Saturday, June 30, 2018

Back to the Bookers: #23, The Remains of the Day, by Kazuo Ishiguro

Before this project, the only book I had read by Kazuo Ishiguro was Never Let Me Go. I picked it up not because of the author, but because I love science fiction, and I understood that it was about clones. As a work of science fiction, Never Let Me Go was disappointing; however, it, like The Remains of the Day, is a meditation on being human. It would be nearly impossible for me to discuss these two books at any depth without some ***spoilers***, so consider yourself warned.

From the very start, our narrator and hero, Mr. Stevens, asks himself the question, “What does it mean to be a great butler?” For that is what Mr. Stevens is, a butler in a “distinguished” household. Or rather, he was; Lord Darlington is gone now, and his English manor taken over by an American. Stevens comes to the conclusion that great butlers possess dignity, and cites several anecdotes, some about his butler father, to illustrate his point.

But isn’t the phrase “great butler” an oxymoron? How can a member of a “lower” class be great? Stevens’ eventual answer to this implied question is that those who cannot achieve greatness themselves achieve their purpose by serving the great. And that is the lynchpin that connects this novel with Never Let Me Go. The master/servant relationship here is replaced in the later novel by the more extreme human/clone relationship. Ishiguro explores both “underclasses” with finesse.

Provided data ::
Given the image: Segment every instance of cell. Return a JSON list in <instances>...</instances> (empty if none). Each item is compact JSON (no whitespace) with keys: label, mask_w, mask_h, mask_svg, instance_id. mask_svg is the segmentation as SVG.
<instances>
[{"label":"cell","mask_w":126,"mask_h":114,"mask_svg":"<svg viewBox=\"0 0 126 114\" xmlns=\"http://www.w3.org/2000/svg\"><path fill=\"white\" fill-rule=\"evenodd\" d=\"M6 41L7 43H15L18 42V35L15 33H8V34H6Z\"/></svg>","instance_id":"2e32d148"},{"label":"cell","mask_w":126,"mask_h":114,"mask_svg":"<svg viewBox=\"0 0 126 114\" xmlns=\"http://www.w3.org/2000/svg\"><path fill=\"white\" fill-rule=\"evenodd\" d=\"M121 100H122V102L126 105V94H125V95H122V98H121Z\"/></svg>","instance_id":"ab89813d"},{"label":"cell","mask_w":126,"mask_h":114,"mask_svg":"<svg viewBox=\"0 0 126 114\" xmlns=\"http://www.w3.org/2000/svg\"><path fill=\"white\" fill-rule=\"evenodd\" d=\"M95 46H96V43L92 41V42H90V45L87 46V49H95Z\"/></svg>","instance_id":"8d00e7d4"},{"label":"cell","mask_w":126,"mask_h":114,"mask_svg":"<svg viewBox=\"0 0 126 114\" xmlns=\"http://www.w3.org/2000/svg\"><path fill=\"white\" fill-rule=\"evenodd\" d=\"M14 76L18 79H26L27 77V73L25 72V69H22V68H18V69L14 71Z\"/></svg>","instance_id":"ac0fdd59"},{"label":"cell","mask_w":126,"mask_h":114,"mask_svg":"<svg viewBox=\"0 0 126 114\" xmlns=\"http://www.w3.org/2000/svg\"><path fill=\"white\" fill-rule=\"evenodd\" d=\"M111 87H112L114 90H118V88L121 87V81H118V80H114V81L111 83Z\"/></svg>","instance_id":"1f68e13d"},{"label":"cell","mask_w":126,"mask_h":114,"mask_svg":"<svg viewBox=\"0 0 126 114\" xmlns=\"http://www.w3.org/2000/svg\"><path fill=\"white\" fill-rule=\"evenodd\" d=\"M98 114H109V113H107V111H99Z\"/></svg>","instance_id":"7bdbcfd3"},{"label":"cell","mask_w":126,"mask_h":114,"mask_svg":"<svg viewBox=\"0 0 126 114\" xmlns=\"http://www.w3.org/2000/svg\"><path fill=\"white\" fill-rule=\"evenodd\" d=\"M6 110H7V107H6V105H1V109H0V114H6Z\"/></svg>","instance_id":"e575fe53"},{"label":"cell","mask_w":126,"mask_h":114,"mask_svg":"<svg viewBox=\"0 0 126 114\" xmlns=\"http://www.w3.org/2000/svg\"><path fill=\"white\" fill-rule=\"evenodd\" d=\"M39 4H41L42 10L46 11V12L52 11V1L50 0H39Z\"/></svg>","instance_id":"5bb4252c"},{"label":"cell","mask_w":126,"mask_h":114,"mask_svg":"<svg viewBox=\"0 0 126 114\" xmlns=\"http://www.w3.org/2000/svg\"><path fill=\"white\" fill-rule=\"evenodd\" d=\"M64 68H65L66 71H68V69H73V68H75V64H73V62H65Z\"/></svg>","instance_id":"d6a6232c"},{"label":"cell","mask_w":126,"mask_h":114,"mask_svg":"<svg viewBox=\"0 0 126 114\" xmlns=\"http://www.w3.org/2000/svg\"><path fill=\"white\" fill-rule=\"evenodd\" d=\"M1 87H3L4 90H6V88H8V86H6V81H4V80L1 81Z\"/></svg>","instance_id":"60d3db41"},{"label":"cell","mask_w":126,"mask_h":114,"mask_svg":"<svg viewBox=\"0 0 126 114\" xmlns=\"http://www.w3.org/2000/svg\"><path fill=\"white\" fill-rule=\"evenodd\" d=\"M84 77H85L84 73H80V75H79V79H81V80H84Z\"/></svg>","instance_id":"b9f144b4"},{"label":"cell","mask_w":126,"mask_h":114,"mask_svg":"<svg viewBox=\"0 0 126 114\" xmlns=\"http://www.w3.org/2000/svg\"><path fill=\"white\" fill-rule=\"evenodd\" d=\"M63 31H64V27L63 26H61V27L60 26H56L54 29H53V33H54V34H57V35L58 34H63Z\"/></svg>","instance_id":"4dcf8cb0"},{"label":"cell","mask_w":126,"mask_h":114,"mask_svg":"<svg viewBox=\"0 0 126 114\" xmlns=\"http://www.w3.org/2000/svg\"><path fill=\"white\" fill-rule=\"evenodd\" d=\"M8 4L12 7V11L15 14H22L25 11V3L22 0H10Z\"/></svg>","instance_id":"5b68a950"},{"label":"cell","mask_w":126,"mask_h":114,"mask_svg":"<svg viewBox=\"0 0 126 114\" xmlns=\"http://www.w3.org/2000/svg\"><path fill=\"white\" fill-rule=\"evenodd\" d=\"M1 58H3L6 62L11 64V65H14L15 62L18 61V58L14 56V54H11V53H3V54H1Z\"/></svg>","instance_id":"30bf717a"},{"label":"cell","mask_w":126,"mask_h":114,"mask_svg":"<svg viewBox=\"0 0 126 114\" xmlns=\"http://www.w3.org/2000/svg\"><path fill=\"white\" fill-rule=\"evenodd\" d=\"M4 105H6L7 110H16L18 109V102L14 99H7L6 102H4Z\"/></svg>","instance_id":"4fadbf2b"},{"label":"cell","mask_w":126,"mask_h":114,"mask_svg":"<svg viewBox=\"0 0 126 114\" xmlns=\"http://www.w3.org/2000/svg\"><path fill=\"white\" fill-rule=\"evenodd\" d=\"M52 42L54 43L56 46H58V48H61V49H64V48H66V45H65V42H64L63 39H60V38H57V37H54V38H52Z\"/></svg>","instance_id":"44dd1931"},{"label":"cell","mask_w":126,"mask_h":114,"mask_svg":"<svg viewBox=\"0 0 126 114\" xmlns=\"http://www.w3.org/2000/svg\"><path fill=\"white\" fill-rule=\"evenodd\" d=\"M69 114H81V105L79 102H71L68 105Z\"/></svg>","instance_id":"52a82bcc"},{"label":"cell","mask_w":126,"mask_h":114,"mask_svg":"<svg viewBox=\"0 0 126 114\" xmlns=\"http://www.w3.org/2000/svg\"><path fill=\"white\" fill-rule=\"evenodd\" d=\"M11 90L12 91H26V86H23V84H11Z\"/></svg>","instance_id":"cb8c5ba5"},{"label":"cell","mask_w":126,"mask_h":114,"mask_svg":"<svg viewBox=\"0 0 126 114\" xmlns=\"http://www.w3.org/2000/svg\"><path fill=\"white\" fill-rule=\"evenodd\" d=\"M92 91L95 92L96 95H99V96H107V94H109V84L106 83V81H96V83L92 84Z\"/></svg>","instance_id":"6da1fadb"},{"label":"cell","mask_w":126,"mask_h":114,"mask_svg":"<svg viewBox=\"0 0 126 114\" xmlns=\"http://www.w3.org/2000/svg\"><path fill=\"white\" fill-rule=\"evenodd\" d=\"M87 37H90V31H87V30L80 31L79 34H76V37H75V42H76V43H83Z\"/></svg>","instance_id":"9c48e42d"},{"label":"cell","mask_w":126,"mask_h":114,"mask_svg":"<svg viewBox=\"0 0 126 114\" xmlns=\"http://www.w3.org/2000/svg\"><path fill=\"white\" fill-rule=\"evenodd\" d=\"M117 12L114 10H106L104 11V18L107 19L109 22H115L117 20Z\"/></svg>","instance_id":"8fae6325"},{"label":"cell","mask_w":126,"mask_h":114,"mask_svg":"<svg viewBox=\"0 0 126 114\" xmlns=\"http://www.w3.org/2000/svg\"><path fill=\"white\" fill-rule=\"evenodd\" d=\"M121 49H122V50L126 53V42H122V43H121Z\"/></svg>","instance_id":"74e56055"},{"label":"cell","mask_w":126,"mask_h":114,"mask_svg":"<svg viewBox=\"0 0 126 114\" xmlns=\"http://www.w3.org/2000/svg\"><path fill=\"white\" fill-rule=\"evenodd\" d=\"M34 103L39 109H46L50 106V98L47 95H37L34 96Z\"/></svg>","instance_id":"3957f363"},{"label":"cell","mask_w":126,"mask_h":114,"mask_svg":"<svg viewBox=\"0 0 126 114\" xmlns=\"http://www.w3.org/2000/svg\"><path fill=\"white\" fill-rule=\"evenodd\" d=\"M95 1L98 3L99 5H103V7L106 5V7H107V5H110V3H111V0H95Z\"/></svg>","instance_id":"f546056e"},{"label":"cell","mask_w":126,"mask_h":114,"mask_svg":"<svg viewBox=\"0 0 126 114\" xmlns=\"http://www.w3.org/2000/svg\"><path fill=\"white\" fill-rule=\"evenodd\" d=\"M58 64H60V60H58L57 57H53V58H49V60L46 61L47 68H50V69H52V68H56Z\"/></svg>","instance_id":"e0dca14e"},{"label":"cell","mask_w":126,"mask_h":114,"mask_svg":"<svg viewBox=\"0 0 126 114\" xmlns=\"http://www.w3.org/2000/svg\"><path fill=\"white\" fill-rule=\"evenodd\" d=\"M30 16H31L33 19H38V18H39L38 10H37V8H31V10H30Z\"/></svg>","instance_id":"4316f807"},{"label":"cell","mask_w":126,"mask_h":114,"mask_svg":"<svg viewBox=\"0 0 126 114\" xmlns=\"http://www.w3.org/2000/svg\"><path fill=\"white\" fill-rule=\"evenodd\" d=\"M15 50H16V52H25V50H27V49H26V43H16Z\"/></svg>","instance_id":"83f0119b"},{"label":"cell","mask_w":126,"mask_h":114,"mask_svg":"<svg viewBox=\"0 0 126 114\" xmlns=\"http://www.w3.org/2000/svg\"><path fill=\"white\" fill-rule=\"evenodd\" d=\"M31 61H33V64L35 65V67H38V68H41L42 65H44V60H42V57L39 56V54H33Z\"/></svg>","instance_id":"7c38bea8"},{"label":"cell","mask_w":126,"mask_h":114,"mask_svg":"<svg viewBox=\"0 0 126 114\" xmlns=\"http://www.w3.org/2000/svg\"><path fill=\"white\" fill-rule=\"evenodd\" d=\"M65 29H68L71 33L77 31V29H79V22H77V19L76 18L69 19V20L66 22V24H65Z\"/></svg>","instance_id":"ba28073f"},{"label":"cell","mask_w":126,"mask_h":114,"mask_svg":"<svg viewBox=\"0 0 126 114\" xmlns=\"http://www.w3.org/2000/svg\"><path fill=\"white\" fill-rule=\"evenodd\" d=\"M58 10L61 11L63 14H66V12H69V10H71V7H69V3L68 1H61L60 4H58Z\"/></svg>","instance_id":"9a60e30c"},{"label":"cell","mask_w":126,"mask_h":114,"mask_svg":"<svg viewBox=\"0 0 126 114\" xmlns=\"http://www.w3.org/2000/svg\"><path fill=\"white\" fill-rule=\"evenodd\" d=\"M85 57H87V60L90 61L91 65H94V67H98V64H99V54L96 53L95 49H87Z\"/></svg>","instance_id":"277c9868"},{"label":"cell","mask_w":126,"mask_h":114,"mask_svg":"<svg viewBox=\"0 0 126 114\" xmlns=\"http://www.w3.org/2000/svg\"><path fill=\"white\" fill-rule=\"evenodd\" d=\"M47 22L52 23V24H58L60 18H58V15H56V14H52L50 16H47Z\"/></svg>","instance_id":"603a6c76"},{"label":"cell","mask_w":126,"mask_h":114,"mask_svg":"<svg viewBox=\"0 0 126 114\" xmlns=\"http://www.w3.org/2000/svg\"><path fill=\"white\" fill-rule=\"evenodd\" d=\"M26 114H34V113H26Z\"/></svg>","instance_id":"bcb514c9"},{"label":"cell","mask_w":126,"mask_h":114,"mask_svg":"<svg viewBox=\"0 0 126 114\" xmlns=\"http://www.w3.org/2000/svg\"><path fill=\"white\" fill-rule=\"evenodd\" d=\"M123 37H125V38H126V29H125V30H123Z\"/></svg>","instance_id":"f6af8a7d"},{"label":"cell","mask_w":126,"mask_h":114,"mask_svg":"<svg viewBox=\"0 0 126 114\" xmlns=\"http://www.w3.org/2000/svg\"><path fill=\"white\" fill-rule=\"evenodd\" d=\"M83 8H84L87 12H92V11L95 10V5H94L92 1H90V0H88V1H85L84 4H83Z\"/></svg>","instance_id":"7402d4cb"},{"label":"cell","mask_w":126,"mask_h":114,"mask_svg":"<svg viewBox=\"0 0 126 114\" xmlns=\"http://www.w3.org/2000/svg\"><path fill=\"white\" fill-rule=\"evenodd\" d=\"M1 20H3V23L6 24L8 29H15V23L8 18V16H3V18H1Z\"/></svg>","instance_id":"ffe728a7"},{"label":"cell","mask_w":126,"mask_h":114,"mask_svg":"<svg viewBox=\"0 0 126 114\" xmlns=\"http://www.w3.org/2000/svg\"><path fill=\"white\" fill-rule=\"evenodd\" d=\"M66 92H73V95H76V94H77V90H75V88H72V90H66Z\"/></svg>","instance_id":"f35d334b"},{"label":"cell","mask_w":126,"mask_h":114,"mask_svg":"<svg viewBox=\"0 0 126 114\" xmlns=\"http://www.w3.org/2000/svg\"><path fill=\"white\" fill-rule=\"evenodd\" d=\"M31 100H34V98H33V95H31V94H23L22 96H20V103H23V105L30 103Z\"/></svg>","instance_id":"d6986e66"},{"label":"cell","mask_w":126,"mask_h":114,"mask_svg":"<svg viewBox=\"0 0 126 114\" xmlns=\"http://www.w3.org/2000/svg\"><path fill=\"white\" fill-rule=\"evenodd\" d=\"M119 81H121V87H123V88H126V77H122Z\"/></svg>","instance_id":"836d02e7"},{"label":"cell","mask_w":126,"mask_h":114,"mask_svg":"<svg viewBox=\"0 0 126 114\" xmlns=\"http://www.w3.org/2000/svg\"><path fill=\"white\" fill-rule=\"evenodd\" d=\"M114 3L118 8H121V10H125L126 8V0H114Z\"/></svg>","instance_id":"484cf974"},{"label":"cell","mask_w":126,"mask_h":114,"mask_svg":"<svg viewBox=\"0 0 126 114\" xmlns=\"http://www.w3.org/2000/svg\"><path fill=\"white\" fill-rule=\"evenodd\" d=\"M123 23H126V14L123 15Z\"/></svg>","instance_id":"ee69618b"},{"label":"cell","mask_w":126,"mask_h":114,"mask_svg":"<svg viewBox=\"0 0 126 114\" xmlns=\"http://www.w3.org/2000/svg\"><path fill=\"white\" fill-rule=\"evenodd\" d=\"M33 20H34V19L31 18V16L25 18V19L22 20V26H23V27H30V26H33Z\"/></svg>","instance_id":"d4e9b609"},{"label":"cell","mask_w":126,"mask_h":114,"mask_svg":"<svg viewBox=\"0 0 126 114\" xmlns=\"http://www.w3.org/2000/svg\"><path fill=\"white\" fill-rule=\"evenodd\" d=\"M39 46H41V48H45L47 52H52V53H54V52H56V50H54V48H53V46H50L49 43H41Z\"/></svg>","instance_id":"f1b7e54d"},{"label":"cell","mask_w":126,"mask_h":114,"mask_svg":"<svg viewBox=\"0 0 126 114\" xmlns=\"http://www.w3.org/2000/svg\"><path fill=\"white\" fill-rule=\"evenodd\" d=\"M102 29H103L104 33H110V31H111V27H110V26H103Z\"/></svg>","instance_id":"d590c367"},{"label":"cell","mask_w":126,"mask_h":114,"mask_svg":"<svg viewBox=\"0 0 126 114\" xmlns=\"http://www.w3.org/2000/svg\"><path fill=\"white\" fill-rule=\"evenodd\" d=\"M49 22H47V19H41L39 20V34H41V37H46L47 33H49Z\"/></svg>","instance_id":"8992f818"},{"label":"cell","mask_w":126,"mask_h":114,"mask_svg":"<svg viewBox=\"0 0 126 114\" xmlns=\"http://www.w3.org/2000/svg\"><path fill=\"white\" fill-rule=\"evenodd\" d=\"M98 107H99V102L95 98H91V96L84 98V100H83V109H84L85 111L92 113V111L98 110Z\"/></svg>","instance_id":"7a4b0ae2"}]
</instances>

Exercise set ::
- 1) In the post about The Remains of the Day, which Kazuo Ishiguro book had the writer read before this project?
- 2) Write out the passage from the post about The Remains of the Day, beginning at the words "Saturday, June 30, 2018" and stopping after "consider yourself warned.".
- 3) Summarize the post about The Remains of the Day in two sentences.

Answers by item number ::
- 1) Never Let Me Go.

- 2)
Saturday, June 30, 2018

Back to the Bookers: #23, The Remains of the Day, by Kazuo Ishiguro

Before this project, the only book I had read by Kazuo Ishiguro was Never Let Me Go. I picked it up not because of the author, but because I love science fiction, and I understood that it was about clones. As a work of science fiction, Never Let Me Go was disappointing; however, it, like The Remains of the Day, is a meditation on being human. It would be nearly impossible for me to discuss these two books at any depth without some ***spoilers***, so consider yourself warned.

- 3) In The Remains of the Day, the butler Mr. Stevens asks what it means to be a great butler and concludes that great butlers possess dignity. Stevens decides that those who cannot achieve greatness achieve their purpose by serving the great, and this links the novel to Never Let Me Go, where the master/servant relationship is replaced by a human/clone one.